The event took place at FAPESP on August 30 (photo: Phelipe Janning/Agência FAPESP)

Knowledge diffusion
Agricultural sector is strategic for action to mitigate climate change, says NASA scientist
2024-09-10
PT ES

Alex Ruane delivered the 7th FAPESP Lecture 2024 on “Climate Change and Food Security”

Knowledge diffusion
Agricultural sector is strategic for action to mitigate climate change, says NASA scientist

Alex Ruane delivered the 7th FAPESP Lecture 2024 on “Climate Change and Food Security”

2024-09-10
PT ES

The event took place at FAPESP on August 30 (photo: Phelipe Janning/Agência FAPESP)

 

By José Tadeu Arantes  |  Agência FAPESP – Current trends are incompatible with a sustainable and equitable world; food systems remain vulnerable to climate risks; and climate change projections indicate growing challenges – these were the main warnings proffered by Alex Ruane in the 7th FAPESP Lecture 2024, which was entitled “Climate Change and Food Security” and took place in São Paulo, Brazil.

Ruane is a researcher at NASA, the US National Aeronautics and Space Administration, where he is Co-Director of the Climate Impact Group, and an Associate Research Scientist at Columbia University’s Center for Climate Systems Research in New York. He was Coordinating Lead Author for Chapter 12 of the Sixth Assessment Report (AR6) of the Intergovernmental Panel on Climate Change (IPCC), which addressed the risks of climate change and its consequences. 

His lecture highlighted the importance of a proactive approach to mitigation and adaptation, with crucial choices being made now and in the next ten years. Moreover, he said, “our agricultural models can help us start to enable and implement mitigation and adaptation actions that are feasible, equitable and fair”.
In this context, he stressed, “the world is asking the agricultural sector to take on a quadruple challenge: we must sustainably increase production to provide healthy food for growing and developing populations, adapt to climate change and ongoing climate extremes, mitigate emissions from agricultural lands, and maintain financial incentives for agriculture”. 

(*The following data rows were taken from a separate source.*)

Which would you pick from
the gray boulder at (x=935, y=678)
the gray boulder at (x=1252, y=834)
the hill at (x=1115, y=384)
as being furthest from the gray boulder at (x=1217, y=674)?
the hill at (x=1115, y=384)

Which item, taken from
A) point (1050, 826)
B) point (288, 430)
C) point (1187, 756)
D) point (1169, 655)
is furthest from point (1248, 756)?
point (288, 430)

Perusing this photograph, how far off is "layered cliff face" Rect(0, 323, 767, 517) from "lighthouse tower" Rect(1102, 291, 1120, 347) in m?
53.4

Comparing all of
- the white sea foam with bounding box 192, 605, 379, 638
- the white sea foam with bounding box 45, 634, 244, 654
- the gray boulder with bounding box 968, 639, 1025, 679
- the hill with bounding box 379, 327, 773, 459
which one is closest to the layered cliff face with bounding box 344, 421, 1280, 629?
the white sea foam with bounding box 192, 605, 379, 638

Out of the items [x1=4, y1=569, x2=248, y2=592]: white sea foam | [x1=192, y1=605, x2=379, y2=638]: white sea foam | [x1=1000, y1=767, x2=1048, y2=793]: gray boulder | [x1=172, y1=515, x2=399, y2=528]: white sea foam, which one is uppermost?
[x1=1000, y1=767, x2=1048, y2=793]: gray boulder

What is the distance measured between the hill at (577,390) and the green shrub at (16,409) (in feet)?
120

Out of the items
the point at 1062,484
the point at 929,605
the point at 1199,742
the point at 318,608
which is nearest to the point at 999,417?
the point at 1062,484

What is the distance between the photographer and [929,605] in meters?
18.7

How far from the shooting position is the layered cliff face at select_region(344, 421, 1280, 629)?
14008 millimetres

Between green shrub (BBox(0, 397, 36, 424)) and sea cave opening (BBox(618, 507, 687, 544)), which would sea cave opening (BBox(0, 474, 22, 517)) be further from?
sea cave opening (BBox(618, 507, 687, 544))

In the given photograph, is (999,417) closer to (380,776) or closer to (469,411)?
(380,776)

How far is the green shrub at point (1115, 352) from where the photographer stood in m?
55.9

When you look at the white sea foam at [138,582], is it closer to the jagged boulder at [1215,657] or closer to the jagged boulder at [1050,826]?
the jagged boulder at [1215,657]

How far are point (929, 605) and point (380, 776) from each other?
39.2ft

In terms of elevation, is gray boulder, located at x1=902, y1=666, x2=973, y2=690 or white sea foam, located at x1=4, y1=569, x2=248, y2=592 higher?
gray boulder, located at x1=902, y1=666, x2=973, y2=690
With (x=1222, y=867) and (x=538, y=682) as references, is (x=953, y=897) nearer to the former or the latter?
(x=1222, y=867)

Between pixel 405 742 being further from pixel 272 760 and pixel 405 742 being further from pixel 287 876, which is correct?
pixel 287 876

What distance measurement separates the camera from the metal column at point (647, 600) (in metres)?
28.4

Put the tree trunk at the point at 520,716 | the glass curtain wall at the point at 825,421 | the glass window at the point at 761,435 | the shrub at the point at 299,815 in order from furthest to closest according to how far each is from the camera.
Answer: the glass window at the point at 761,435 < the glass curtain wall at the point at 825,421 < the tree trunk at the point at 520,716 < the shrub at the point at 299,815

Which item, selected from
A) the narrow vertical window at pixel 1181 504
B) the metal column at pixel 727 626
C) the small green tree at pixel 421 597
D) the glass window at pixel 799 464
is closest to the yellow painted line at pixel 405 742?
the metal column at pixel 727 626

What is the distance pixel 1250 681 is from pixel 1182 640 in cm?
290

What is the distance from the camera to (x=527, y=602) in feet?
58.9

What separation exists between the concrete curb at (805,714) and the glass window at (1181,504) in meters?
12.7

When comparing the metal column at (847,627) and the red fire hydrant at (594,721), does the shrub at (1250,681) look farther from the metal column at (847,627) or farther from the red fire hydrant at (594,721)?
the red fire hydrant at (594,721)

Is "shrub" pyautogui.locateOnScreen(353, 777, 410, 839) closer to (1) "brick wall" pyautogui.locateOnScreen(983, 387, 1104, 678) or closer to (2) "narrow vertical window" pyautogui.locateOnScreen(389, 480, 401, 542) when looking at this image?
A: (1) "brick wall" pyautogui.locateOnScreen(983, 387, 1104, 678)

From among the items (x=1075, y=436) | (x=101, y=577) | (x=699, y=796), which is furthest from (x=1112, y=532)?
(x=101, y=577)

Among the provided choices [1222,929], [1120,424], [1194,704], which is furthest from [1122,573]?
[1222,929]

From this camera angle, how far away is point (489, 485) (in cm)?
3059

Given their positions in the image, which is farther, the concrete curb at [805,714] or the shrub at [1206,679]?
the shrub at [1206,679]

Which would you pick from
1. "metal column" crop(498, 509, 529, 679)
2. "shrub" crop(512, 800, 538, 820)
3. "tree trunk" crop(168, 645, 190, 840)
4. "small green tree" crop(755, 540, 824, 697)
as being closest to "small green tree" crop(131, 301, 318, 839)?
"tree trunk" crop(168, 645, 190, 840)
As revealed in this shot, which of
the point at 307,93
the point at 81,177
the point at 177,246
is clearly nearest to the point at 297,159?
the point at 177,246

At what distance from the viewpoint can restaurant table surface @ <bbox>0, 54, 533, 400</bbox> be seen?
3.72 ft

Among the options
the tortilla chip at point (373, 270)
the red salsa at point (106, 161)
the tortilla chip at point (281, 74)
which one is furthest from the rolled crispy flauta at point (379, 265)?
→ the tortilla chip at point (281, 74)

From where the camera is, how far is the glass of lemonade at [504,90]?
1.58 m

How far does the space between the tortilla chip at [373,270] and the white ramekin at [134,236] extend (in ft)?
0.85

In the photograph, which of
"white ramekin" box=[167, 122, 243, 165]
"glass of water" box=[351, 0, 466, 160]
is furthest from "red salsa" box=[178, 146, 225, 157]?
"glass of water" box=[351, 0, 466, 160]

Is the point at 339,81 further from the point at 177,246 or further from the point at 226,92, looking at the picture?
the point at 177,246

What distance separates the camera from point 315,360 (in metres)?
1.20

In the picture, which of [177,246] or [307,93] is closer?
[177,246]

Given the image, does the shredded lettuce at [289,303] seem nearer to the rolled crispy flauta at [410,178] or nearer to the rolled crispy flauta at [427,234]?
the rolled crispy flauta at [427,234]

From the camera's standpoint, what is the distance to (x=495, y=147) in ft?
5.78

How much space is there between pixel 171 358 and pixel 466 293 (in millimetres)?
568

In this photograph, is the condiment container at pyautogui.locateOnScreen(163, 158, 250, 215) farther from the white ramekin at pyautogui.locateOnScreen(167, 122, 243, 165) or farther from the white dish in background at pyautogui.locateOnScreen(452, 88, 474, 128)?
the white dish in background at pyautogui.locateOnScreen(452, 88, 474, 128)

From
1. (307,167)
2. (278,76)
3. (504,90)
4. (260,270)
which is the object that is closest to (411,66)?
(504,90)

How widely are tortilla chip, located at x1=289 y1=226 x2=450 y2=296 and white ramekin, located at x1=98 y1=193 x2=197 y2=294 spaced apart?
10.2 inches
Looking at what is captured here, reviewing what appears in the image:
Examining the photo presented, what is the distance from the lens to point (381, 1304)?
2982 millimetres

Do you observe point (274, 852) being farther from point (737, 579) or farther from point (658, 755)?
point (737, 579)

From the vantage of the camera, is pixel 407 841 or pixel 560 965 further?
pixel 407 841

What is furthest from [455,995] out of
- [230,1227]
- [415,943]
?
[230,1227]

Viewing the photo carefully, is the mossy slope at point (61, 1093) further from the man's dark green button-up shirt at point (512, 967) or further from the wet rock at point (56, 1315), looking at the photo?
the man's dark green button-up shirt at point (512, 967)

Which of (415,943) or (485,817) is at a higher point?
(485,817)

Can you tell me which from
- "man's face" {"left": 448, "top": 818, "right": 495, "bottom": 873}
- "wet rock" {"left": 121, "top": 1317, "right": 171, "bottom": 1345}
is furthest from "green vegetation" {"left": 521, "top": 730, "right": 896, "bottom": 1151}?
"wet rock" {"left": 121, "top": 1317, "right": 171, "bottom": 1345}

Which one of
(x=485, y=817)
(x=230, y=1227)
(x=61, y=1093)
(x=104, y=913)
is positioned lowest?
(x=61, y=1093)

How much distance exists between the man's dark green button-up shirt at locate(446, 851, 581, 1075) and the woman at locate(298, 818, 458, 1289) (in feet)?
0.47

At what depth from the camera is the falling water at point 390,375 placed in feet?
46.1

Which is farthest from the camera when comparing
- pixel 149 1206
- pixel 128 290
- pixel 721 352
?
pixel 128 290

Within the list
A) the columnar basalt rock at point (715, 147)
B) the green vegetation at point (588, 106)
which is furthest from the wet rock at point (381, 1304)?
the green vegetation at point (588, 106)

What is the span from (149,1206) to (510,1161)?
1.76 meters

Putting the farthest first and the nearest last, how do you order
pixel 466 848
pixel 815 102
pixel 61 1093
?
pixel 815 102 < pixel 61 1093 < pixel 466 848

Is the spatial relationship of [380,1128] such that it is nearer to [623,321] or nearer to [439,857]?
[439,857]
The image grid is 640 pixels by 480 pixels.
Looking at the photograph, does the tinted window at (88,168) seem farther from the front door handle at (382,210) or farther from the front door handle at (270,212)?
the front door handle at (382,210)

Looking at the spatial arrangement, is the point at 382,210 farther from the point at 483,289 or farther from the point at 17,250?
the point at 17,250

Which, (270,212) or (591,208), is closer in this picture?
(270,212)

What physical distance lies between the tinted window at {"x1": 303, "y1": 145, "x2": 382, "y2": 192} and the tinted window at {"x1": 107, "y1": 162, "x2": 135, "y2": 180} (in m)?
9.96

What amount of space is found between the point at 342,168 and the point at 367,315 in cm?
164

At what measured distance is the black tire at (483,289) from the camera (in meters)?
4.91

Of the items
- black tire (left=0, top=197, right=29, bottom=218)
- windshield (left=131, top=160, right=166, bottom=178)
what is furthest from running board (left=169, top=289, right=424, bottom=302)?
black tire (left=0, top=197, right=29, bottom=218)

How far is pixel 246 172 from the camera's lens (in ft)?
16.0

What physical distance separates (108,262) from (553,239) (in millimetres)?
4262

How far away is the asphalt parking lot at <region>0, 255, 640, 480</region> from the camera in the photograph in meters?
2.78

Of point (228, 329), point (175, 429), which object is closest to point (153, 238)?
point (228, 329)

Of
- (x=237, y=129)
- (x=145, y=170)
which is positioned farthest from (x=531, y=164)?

He presented data showing that the ten years between 2011 and 2020 were 1.1 °C warmer on average than the period between 1850 and 1900. If the current trend does not change, in the coming decade the world could surpass the 1.5 °C threshold above which managing the climate crisis will become exceptionally harder, he said, noting the IPCC’s five scenarios ranging from the most optimistic, with global warming below 1.5 °C, to the most pessimistic, with a rise of 4 °C or more in the global average temperature.

In the worst-case scenario, the frequency of extreme heat events could rise by a factor of 40, with temperature increases exceeding 5 °C, extreme rainfall tending to occur 2.7 times every ten years (instead of only once), and 30% more precipitation.

Agricultural production and food security are affected not just by global warming but also by the increasing frequency of extreme events due to the climate crisis, with a direct impact on livestock and crops. 

Ruane repeatedly emphasized the key role played by climate and agricultural models in planning for the future. “These models enable governments and other stakeholders to develop mitigation strategies,” he said, citing the example of the Agricultural Model Intercomparison and Improvement Project (AgMIP), for which he is Science Coordinator. Its mission is to achieve significant improvements to agricultural models, and to scientific and technological capabilities, for assessing the impacts of climate variability and change and other driving forces on agriculture, food security and poverty at local to global scales. 

He also underscored the need for long-term investment to make the adaptations required to address climate change, and for policymakers and investors to start planning now so as to ensure that the necessary infrastructures and technologies are available in future. 

The lecture also addressed the issue of social justice in the context of climate change. For Ruane, solutions to the climate crisis and food security challenges “should be fair and equitable, ensuring that the most vulnerable populations, who are most affected by climate change, receive the necessary support”. Social justice is not only an ethical issue, he said, but also a practical necessity to guarantee the sustainability of the solutions implemented.

He concluded by reaffirming the urgent need for action, stressing that the choices we make in the coming decades will be crucial to determine the fate of the planet and future generations. He encouraged the audience to think about innovative solutions and work together to tackle the challenges posed by climate change and food insecurity, emphasizing the need for collaboration by governments, private enterprise, civil society and the scientific community.

The session was opened by Marcio de Castro Silva Filho, Scientific Director of FAPESP, and Carlos Alfredo Joly, a member of the organizing committee for the 2024 FAPESP Lecture Cycle. The event was moderated by Jurandir Zullo Junior, a researcher at the State University of Campinas’s Center for Meteorological and Climate Research Applied to Agriculture (CEPAGRI-UNICAMP).

In his welcoming remarks, Silva Filho noted that while Brazil is the world’s third-ranking food producer behind the United States and China, 20% of the population of São Paulo, Brazil's wealthiest state, suffer from some degree of food insecurity, and food insecurity is severe for 3%. The good news, he added, is that FAPESP is working on a new program that will focus on food security and have synergies with existing initiatives.